Skip to content

DataFrameMethod

laktory.models.dataframe.DataFrameMethod ¤

Bases: BaseModel, PipelineChild

Definition of a DataFrame method to be applied. Both native and Narwhals API are supported.

Examples:

import polars as pl

import laktory as lk

df0 = pl.DataFrame(
    {
        "x": [1.1, 2.2, 3.3],
    }
)

m1 = lk.models.DataFrameMethod(
    func_name="with_columns",
    func_kwargs={"xr": "nw.col('x').round()"},
    dataframe_api="NARWHALS",
)
df = m1.execute(df0)

m2 = lk.models.DataFrameMethod(
    func_name="select", func_args=["pl.col('x').sqrt()"], dataframe_api="NATIVE"
)
df = m2.execute(df0)

print(df.to_native())
'''
| x        |
|----------|
| 1.048809 |
| 1.48324  |
| 1.81659  |
'''
PARAMETER DESCRIPTION
func_args

Arguments passed to method. Use {df} for the primary source, {sources.name} for a named source, or {nodes.X} for an upstream pipeline node output.

TYPE: list[DataFrameMethodArg | VariableType] | VariableType DEFAULT: []

func_kwargs

Keyword arguments passed to method. Use {df} for the primary source, {sources.name} for a named source, or {nodes.X} for an upstream pipeline node output.

TYPE: dict[str | VariableType, DataFrameMethodArg | VariableType] | VariableType DEFAULT: {}

func_name

DataFrame method or attribute name (e.g. 'select', 'filter', 'dt.strftime'). Resolved as an attribute of the DataFrame object.

TYPE: str | VariableType

METHOD DESCRIPTION
execute

Execute method on provided DataFrame df.

ATTRIBUTE DESCRIPTION
data_sources

Get PipelineNodeDataSource objects for each {nodes.X} reference in func_args/func_kwargs.

TYPE: list

upstream_node_names

Pipeline node names referenced via {nodes.X} in func_args / func_kwargs.

TYPE: list[str]

data_sources property ¤

Get PipelineNodeDataSource objects for each {nodes.X} reference in func_args/func_kwargs.

upstream_node_names property ¤

Pipeline node names referenced via {nodes.X} in func_args / func_kwargs.

execute(df, named_dfs=None) ¤

Execute method on provided DataFrame df.

PARAMETER DESCRIPTION
df

Input dataframe

TYPE: AnyFrame

named_dfs

Pre-loaded named DataFrames available for {nodes.X} / {key} arg references.

****************

● QUESTIONS
**1.** In the DataFrameMethod documentation, rewrite the part that opens with the words containing "TYPE: dict[str |" and closes with "the DataFrame object.", replacing "attribute" with "property".
**2.** Answer these questions from the DataFrameMethod documentation:
(a) Which two APIs does a DataFrame method support?
(b) What type is given for upstream_node_names?
(c) What is the default value of func_args?
**3.** Continue the DataFrameMethod documentation from its final line.
The material that comes next has no connection to the DataFrameMethod documentation.

****************

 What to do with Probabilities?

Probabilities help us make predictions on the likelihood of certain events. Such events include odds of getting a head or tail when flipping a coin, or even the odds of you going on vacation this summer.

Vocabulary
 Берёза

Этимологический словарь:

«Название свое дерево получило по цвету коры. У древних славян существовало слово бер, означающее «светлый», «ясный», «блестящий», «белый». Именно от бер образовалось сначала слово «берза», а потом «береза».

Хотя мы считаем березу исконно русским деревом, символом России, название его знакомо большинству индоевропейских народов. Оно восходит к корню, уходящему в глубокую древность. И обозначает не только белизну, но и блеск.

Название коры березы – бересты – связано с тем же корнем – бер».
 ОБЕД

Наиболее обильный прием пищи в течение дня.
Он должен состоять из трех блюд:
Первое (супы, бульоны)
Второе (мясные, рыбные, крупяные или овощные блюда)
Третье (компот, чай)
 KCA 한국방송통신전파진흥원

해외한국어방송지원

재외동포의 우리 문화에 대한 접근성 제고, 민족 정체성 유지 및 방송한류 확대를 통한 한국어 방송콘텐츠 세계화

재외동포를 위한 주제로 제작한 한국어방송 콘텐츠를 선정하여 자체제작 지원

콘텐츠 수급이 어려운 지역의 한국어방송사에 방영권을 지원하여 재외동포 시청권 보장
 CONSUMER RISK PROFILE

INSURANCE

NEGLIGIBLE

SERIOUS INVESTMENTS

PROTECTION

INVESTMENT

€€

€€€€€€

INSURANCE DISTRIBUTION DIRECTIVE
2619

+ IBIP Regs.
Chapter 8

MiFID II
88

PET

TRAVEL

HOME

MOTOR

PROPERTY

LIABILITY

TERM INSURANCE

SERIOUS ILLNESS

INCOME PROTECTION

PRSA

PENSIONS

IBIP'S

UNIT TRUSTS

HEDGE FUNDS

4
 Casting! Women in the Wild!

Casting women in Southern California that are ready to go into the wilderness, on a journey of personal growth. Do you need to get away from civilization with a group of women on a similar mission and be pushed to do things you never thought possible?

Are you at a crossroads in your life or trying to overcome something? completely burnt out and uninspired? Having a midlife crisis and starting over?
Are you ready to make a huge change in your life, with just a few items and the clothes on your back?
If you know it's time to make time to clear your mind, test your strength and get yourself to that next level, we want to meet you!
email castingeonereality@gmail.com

****************

● RESULTS
**1.**
TYPE: dict[str | VariableType, DataFrameMethodArg | VariableType] | VariableType DEFAULT: {}

func_name

DataFrame method or property name (e.g. 'select', 'filter', 'dt.strftime'). Resolved as an property of the DataFrame object.

**2.**
(a) The native API and the Narwhals API.
(b) list[str]
(c) []

**3.**
TYPE: dict | None DEFAULT: None

RETURNS DESCRIPTION
Output dataframe
Source code in laktory/models/dataframe/dataframemethod.py
313
314
315
316
317
318
319
320
321
322
323
324
325
326
327
328
329
330
331
332
333
334
335
336
337
338
339
340
341
342
343
344
345
346
347
348
349
350
351
352
353
354
355
356
357
358
359
360
361
362
363
364
365
366
367
368
369
370
371
372
373
374
375
376
377
378
379
380
381
382
383
384
385
386
387
388
389
390
391
392
393
394
395
396
397
398
399
400
401
402
403
def execute(self, df: AnyFrame, named_dfs: dict | None = None) -> AnyFrame:
    """
    Execute method on provided DataFrame `df`.

    Parameters
    ----------
    df:
        Input dataframe
    named_dfs:
        Pre-loaded named DataFrames available for ``{nodes.X}`` / ``{key}`` arg references.

    Returns
    -------
        Output dataframe
    """

    # Get and set Backend (required to evaluate arguments)
    backend = DataFrameBackends.from_df(df)
    self.dataframe_backend_ = backend

    # Convert to Narwhals
    if not isinstance(df, AnyFrame):
        df = nw.from_native(df)
    if self.dataframe_api == "NATIVE":
        df = df.to_native()

    # Get Function
    namespace = None
    func_name = self.func_name
    func_full_name = func_name
    if "." in func_name:
        namespace, func_name = func_name.split(".")
    df_as_input = False

    # Get from built-in narwhals and narwhals extension (including Laktory) functions
    f = None
    if f is None:
        # Get function from namespace extension
        if namespace:
            f = getattr(getattr(df, namespace), func_name, None)
        else:
            # getattr requires schema analysis - which SDP blocks. hasattr is safe
            if hasattr(type(df), func_name):
                f = getattr(df, func_name)

    if f is None:
        df_type = type(df)
        raise ValueError(
            f"Function {func_full_name} is not available on dataframe of type {str(df_type)} with {self.dataframe_api} API"
        )

    _args = self.func_args
    _kwargs = self.func_kwargs

    # Build log
    func_log = f"df.{func_full_name}("
    func_log += ",".join([a.signature() for a in _args])
    func_log += ",".join([f"{k}={a.signature()}" for k, a in _kwargs.items()])
    func_log += f") with df type {type(df)}"
    logger.info(f"Applying {func_log}")

    # Build args
    args = []
    if df_as_input:
        args += [df]
    for i, _arg in enumerate(_args):
        args += [_arg.eval(backend=backend, named_dfs=named_dfs)]

    # Build kwargs
    kwargs = {}
    for k, _arg in _kwargs.items():
        kwargs[k] = _arg.eval(backend=backend, named_dfs=named_dfs)

    # Inject laktory_context if the function accepts it
    from laktory.models.laktorycontext import LaktoryContext
    from laktory.models.laktorycontext import _build_laktory_context_kwargs

    context = LaktoryContext(
        node=self.parent_pipeline_node,
        pipeline=self.parent_pipeline,
    )
    kwargs.update(_build_laktory_context_kwargs(f, context))

    # Call function
    df = f(*args, **kwargs)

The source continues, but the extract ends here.